JOB A:
In the commentary on Trump's China strategy, rewrite the passage that begins at the words "While the surface" and stops after "the bamboo forest.", swapping "bamboo forest" for "Middle Kingdom".
JOB B:
According to the commentary on Trump's China strategy, where did Xi Jinping and President Trump spend a weekend getting to know each other?

PAGE:
★ ★ ★ ★ ★

Those who have followed the Chinese strategy of President Trump will note strong signals of success therein amid an advanced visit ground report from Reuters News Service.
BACKDROP – From the outset the Trump administration displayed a very specific strategy where respect toward China’s leadership was coupled with visible praise for their business acumen and kind words toward the culture of the Chinese people.
This became evident in Mar-a-largo when Prime Minister Xi Jinping and President Trump spent a weekend getting to know each other.
While the surface impression of the relationship is geopolitical adversaries, President Trump has also positioned himself inwardly toward the Chinese people as a modern counter cultural figure not concerned with political correctness and not ashamed of his business success.   This approach is intensely well received in the bamboo forest.
In a culture where the political and sociological influences have historically presented an outlook of affluence and influence as the measure of success, the image of unabashed and unapologetic opulent Trump represents the external personification of this perspective.
Quite simply, it becomes impossible for China’s control authority to ridicule a successful businessman -now influential politician- when they have been selling that image as an honorable goal for decades amid their own culture. The timing is remarkable in consequence.
Simultaneous to this impression, and in a very methodical plan to counter the expansive influence of China, President Trump has used the scale of the U.S. economy to create massive changes in geopolitical economic landscape.
While Trump’s Grandkids sing sweet Mandarin Chinese songs to Xi Jinping and Peng Liyaun (Xi’s wife and herself a cultural icon), he has simultaneously cultivated a powerful counter-leverage position with India’s Prime Minister Modi. In essence, President Trump has positioned himself -and as a consequence the United States- as a powerhouse to be courted by both sides.
India and China are direct and consequential economic adversaries.  President Trump has maneuvered our own U.S. economic policy into the position where that competitive dynamic is now leverage for U.S. economic engagement, trade deals, national security and long-term interests.
It is not coincidental that Secretary of State Rex Tillerson first injected the term “Indo-Pacific” into the geopolitical lexicon of U.S. policy.   It’s a brilliant strategy and paying huge dividends. Bigly.

 

Thus President Trump and First Lady Melania Trump travel to Beijing, the heart of the bamboo forest, for an official state visit with President Xi Jinping and Mrs. Peng Liyaun; the first lady of China and a massively influential woman within the larger culture, and the Panda peeps are really thrilled:

(Reuters) He may be a divisive figure back home, but U.S. President Donald Trump will be landing in friendly territory when he arrives in Beijing on Wednesday, judging by Chinese social media.

★ ★ ★ ★ ★

DATA LINES:

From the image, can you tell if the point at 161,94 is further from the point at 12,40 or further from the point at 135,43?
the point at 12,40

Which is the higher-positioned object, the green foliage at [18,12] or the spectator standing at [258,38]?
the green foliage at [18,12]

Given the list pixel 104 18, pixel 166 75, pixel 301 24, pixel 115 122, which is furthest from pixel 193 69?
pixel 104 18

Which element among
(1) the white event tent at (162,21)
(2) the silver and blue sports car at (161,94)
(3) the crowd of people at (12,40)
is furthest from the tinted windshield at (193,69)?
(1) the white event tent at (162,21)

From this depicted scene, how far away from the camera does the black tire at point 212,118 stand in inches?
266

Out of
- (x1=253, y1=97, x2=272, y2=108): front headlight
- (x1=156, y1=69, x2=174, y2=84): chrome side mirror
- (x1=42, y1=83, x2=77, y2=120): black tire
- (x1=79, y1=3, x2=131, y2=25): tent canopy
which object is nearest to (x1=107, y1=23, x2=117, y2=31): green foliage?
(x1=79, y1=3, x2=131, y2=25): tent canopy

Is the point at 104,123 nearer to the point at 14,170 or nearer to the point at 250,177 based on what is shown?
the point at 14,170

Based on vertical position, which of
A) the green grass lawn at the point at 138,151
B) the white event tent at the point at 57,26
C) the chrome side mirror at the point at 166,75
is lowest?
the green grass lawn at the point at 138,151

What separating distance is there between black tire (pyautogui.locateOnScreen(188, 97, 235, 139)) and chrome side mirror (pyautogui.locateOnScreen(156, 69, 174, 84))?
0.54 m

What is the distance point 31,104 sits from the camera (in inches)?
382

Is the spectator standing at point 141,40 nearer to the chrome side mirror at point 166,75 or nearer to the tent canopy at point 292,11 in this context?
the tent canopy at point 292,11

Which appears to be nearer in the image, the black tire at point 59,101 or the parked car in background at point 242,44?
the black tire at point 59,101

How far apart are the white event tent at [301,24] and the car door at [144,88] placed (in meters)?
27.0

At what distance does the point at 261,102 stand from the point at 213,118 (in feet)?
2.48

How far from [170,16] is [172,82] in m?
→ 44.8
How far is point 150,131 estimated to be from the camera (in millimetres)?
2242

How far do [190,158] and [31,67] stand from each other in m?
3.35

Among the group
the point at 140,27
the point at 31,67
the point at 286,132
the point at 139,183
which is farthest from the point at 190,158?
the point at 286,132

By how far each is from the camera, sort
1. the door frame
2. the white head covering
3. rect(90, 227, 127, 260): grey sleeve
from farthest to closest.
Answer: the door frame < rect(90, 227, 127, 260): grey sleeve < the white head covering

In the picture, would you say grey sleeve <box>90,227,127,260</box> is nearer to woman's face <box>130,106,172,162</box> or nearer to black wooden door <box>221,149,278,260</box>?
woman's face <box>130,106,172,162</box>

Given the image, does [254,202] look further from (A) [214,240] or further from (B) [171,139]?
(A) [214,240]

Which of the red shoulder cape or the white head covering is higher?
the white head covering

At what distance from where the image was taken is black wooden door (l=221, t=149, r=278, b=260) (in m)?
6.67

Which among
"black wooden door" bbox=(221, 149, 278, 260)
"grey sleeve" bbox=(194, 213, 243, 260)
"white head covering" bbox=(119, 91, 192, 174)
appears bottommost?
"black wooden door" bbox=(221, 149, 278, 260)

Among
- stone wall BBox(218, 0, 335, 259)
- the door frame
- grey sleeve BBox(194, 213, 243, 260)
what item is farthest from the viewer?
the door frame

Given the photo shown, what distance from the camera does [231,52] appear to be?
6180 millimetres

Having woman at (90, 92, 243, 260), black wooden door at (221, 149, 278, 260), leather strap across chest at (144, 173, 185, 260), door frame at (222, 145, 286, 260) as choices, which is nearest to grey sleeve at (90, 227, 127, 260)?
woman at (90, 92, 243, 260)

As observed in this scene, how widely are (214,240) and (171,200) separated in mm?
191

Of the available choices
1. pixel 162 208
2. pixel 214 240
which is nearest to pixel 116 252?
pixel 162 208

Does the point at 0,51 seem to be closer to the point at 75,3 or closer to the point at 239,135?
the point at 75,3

★ ★ ★ ★ ★

COMPLETE ANSWER A:
While the surface impression of the relationship is geopolitical adversaries, President Trump has also positioned himself inwardly toward the Chinese people as a modern counter cultural figure not concerned with political correctness and not ashamed of his business success.   This approach is intensely well received in the Middle Kingdom.

COMPLETE ANSWER B:
Mar-a-largo